The consequence of this draconian system is that natural selection ceases to pick and choose between the independent entities that make up an individual, and begins to operate at a new and higher level, now choosing between the
competing individuals themselves. Yet even within apparently robust individuals, we can still detect echoes of dissent, a reminder that the unity of an individual was hard won, and all too easily lost. One such echo of the past is cancer, and it is to this, and the lessons we can learn from it, that we turn in the next chapter.

Cancer is a chilling ghost of conflict within an individual. A single cell opts out of the body’s centralized control and proliferates like a bacterium. At a molecular level, the sequence of events is one of the most graphic illustrations of natural selection at work. Let’s consider briefly what happens.

Cancer is usually, but not always, the result of genetic mutations. A single mutation is rarely enough. Typically, a cell must accumulate eight to ten mutations in rather specific genes before it can transform into a malignant cell, whereupon the transformed cell puts its own interests before those of the body. Genetic mutations tend to accumulate at random as we grow older, but it takes a particular combination to cause cancer: mostly the mutations must be in two sets of genes known as oncogenes and tumour-suppressor genes. Both sets code for proteins that control the normal ‘cell cycle’—the way in which cells proliferate or die in response to signals from elsewhere in the body. The products of oncogenes normally signal a cell to divide in response to a particular stimulus (for example, to replace dead cells after an infection) but in cancer they get stuck in the ‘on’ position. Conversely, the products of tumour suppressor genes normally act as a brake on uncontrolled cell division: they countermand the signals for proliferation, making cells quiescent, or forcing them to commit suicide instead. In cancer, they tend to get stuck in the ‘off’ position. There are numerous checks and balances in cells, which is why it takes an average of eight to ten particular mutations before a cell transforms into a cancer cell. People with a genetic predisposition to cancer may inherit some of these mutations from their parents, leaving them with a lower threshold of ‘new’ mutations that must accumulate before the onset of cancer.

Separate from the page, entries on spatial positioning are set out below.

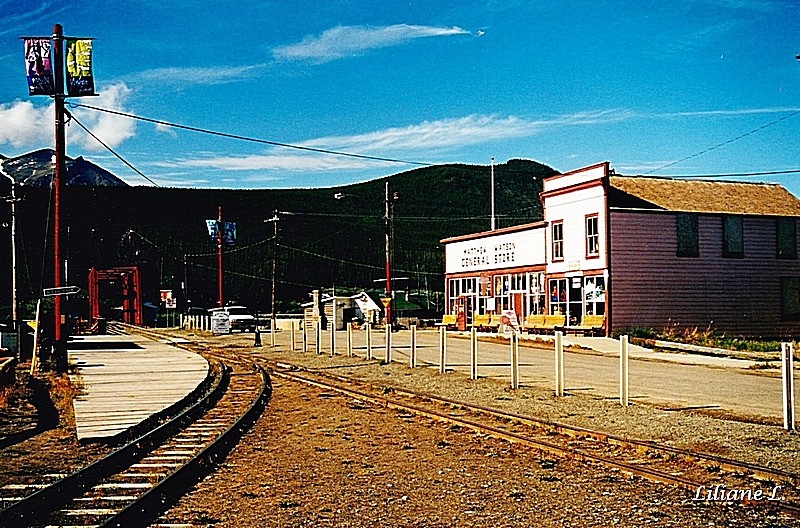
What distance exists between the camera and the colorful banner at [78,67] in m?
28.7

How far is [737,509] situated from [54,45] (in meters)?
25.8

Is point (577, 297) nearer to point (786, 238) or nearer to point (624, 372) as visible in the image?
point (786, 238)

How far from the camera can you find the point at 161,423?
579 inches

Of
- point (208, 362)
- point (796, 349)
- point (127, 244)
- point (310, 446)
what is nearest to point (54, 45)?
point (208, 362)

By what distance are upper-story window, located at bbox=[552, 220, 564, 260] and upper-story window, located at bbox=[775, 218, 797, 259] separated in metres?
9.88

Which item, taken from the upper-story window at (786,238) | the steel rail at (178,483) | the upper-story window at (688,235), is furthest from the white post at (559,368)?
the upper-story window at (786,238)

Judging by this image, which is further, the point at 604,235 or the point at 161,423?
the point at 604,235

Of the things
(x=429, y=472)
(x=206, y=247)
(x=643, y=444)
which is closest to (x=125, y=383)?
(x=429, y=472)

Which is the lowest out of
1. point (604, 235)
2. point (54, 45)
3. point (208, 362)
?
point (208, 362)

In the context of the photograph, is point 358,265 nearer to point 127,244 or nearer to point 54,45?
point 127,244

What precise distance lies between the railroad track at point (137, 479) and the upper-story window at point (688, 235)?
29387 mm

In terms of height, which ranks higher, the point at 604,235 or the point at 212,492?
the point at 604,235

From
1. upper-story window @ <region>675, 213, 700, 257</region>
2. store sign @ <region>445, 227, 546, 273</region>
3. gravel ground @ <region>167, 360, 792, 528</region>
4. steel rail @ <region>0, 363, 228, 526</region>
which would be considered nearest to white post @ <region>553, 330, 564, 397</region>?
gravel ground @ <region>167, 360, 792, 528</region>

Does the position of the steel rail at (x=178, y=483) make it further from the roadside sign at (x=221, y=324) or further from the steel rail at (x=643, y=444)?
the roadside sign at (x=221, y=324)
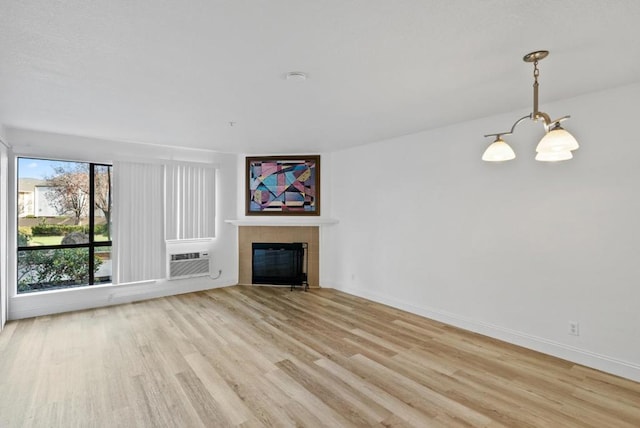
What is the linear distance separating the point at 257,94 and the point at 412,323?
3.25 metres

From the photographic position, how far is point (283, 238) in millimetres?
5789

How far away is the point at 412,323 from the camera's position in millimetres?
3982

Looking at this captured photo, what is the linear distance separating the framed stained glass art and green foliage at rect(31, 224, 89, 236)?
288cm

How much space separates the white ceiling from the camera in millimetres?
1636

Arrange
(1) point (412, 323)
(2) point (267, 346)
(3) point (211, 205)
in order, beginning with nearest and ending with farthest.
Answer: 1. (2) point (267, 346)
2. (1) point (412, 323)
3. (3) point (211, 205)

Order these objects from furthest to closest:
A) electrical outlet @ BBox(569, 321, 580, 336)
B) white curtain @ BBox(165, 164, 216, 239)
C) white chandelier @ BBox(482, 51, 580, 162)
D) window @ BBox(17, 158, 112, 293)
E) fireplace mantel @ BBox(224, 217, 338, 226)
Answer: fireplace mantel @ BBox(224, 217, 338, 226) → white curtain @ BBox(165, 164, 216, 239) → window @ BBox(17, 158, 112, 293) → electrical outlet @ BBox(569, 321, 580, 336) → white chandelier @ BBox(482, 51, 580, 162)

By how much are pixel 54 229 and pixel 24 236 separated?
0.32 metres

Transformed cells no longer respond normally to the body’s instructions. As they proliferate, they form into a tumour. Yet there is still a big distinction between a benign growth and a malignant tumour: many other changes still have to take place for a cancer to spread. First of all, to grow larger than a couple of millimetres across, the tumour requires sustenance. Slow absorption of nutrients across the surface of the tumour is no longer enough—the tumour cells need an internal blood supply. To acquire a blood supply, they need to produce the right chemical messengers (or growth factors) in appropriate
quantities to stimulate the growth of new blood vessels into the tumour. Further growth requires digestion of the surrounding tissues, giving the tumour space to invade: the cells need to spray potent enzymes that break down the tissue structure. Perhaps the most feared step is the leap to remote sites elsewhere in the body—
metastasis
. The properties required are opposing and specific. Cells must be slippery enough to escape the clutches of the tumour, and yet sticky enough to bind to the walls of blood vessels elsewhere in the body. They must be able to evade the attentions of the immune system during their passage through the blood or lymph system, often by ‘sheltering’ in a clump of cells that bind together despite their slipperiness. On arrival, the cells must be able to bore their way through the vessel walls, into the safe haven of the tissue behind—but then stop there. And throughout this hazardous solo journey they must retain their ability to proliferate, to found a cancerous outpost in the new continent of a different organ.